* start *

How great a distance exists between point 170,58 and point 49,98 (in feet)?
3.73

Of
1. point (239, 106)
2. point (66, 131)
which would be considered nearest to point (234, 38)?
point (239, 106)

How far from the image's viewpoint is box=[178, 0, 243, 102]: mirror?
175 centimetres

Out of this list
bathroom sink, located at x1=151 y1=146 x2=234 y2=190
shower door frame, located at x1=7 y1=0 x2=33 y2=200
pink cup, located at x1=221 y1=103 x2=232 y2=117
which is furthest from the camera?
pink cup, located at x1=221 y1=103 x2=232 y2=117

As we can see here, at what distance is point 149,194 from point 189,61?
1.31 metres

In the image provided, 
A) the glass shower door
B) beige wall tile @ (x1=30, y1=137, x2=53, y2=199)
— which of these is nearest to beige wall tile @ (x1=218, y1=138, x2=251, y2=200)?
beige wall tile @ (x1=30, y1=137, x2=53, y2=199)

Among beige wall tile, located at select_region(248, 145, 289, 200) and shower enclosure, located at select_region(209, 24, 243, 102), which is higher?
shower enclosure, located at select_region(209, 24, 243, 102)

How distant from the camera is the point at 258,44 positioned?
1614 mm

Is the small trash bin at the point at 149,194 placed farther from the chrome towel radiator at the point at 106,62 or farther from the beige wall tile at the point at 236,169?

* end *

**Objective**
Reproduce without changes the lines starting with the one that contains "In the image" and continuing through the last of the rows above.

**Task answer**
In the image provided, 
A) the glass shower door
B) beige wall tile @ (x1=30, y1=137, x2=53, y2=199)
— which of these is nearest to beige wall tile @ (x1=218, y1=138, x2=251, y2=200)?
beige wall tile @ (x1=30, y1=137, x2=53, y2=199)

Among beige wall tile, located at select_region(248, 145, 289, 200) and shower enclosure, located at select_region(209, 24, 243, 102), which is higher?
shower enclosure, located at select_region(209, 24, 243, 102)

How distant from the camera is the point at 258,44 positioned?
1614 mm

Is the small trash bin at the point at 149,194 placed farther from the chrome towel radiator at the point at 106,62 or farther from the beige wall tile at the point at 236,169?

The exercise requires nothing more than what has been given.